The Anglican Bishop of Dunedin yesterday gave parishioners in Hampden a glimmer of hope Sunday services could resume at the town's 131-year-old church.
Regular Sunday services ceased at St Stephen's Church last Sunday, but Bishop Kelvin Wright said the church had been "mothballed rather than closed".
"We did have to have all our buildings inspected for earthquakes and we are not sure which of them will be usable.
"The congregation had diminished in size, so it makes sense for the Hampden people and the Palmerston people to pray together."
He said there was still a "possibility" services could resume once earthquake assessments had been made, and added the diocese was not planning to "get rid" of the church.
Services at the Historic Places Trust category 1-listed Kotahitanga Church in Moeraki had also ceased because of a declining congregation, he said.
"That building is one that is not actually ours, but we have so few people going there now, we will not be holding Anglican services there."
The St Stephen's congregation had fallen to just four or five parishioners, while just two or three people had attended services at Kotahitanga, he said.
However, St Stephen's parishioner Jan Wheeler said it had been a sad day to see an end to Sunday worship at the church, which had catered to the town's spiritual needs for the past 131 years.
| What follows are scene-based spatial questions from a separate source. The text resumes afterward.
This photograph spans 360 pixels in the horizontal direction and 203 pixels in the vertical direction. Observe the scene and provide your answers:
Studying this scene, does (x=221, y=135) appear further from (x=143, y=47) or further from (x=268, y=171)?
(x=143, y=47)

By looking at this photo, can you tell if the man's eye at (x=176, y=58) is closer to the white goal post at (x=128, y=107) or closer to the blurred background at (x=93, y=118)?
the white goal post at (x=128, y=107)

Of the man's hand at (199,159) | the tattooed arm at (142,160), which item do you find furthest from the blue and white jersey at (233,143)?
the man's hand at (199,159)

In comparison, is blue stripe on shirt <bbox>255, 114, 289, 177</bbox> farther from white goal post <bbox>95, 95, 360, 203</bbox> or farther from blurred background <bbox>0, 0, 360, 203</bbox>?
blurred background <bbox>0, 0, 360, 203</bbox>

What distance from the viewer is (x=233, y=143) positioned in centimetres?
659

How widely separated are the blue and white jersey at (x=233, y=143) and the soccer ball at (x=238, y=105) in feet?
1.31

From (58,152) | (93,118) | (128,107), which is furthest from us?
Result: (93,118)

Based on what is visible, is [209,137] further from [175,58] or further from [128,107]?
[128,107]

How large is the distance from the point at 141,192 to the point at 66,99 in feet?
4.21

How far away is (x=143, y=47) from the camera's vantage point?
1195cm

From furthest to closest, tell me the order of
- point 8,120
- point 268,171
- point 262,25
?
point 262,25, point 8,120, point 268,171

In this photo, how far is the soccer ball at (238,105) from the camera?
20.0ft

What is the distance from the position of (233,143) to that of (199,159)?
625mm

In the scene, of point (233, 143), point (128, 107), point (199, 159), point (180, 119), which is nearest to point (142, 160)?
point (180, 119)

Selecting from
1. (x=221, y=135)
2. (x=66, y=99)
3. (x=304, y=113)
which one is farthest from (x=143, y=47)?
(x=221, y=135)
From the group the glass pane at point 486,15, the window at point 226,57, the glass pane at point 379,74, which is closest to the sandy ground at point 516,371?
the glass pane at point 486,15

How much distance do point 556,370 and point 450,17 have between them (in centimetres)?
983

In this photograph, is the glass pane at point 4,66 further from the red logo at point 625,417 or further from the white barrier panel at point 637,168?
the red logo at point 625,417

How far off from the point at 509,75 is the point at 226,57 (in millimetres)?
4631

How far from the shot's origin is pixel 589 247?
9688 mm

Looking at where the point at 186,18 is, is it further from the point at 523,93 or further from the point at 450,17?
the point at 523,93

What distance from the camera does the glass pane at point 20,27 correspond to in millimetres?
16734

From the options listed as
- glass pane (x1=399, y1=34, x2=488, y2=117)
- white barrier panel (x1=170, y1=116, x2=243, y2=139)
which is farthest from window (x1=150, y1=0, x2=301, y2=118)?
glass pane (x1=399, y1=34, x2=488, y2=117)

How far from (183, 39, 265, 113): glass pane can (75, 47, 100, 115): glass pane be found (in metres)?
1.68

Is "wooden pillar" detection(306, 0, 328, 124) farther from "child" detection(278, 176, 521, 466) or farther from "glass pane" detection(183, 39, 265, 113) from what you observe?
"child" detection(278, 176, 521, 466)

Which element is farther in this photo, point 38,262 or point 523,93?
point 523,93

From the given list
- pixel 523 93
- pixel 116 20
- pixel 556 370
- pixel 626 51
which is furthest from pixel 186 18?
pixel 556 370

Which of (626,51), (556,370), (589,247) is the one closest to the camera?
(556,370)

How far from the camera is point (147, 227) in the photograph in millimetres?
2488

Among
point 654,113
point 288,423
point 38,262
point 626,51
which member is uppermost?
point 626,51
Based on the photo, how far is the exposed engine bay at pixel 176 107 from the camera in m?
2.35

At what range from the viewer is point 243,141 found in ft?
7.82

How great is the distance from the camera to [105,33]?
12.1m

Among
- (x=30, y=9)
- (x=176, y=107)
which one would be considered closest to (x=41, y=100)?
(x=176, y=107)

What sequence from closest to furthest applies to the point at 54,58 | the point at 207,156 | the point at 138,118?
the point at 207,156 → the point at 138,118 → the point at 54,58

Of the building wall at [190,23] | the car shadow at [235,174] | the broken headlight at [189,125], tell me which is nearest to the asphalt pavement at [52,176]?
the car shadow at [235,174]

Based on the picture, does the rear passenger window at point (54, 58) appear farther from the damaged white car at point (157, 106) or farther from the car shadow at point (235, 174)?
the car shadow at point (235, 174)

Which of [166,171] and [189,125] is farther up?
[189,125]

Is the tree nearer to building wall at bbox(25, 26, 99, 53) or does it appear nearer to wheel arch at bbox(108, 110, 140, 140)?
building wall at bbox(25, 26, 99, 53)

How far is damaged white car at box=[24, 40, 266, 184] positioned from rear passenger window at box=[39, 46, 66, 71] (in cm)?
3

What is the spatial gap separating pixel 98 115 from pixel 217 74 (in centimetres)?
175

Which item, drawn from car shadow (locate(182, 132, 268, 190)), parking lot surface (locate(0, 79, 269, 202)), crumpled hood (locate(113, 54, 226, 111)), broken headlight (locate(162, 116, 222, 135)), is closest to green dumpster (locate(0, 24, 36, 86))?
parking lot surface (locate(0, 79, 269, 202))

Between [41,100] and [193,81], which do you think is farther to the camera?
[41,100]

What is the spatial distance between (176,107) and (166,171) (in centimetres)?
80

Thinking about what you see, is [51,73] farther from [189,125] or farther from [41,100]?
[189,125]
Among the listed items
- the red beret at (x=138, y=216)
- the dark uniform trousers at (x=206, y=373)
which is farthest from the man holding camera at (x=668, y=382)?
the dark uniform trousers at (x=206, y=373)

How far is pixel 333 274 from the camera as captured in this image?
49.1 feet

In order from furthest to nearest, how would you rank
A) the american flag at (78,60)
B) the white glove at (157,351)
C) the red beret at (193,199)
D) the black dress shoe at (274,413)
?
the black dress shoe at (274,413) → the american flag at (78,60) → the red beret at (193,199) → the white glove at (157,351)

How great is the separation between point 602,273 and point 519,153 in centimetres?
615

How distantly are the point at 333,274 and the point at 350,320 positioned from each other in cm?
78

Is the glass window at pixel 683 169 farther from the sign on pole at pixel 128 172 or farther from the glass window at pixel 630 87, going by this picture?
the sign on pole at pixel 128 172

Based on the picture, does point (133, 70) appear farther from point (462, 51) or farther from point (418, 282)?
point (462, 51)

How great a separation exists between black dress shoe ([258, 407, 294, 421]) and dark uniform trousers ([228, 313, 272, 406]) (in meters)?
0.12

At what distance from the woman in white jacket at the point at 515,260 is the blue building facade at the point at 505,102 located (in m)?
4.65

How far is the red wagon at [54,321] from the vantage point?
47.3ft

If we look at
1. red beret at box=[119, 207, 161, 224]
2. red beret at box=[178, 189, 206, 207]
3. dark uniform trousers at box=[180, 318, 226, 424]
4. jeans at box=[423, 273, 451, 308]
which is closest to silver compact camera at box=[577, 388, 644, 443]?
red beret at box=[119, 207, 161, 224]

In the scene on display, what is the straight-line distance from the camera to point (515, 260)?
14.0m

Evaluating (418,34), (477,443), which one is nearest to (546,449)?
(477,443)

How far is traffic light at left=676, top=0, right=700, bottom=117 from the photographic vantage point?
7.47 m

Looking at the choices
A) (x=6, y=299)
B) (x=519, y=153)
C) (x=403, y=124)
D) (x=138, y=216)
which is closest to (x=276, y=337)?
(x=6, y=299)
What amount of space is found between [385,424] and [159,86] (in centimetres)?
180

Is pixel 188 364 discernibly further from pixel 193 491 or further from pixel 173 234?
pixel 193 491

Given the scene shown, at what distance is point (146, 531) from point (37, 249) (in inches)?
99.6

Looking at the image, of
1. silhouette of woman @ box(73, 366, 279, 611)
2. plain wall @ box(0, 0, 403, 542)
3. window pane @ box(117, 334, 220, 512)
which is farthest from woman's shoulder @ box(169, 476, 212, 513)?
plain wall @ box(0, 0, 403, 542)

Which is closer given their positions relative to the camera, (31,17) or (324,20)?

"It is just going to hold a couple of services, like the pet service, but there are no regular services."
Although the church hall was still available for community use, parishioners now had to travel to Palmerston for Sunday services, she said.
Groundskeeper Bill McKerrow said although he continued to mow the lawns at both churches, as he had for the past 10 years, he was disappointed they would no longer be used regularly.
"It's just a sign of the times but it's a bit sad.
"They are closed for regular services, although they will open for special occasions in the meantime, but I don't think they should have closed them."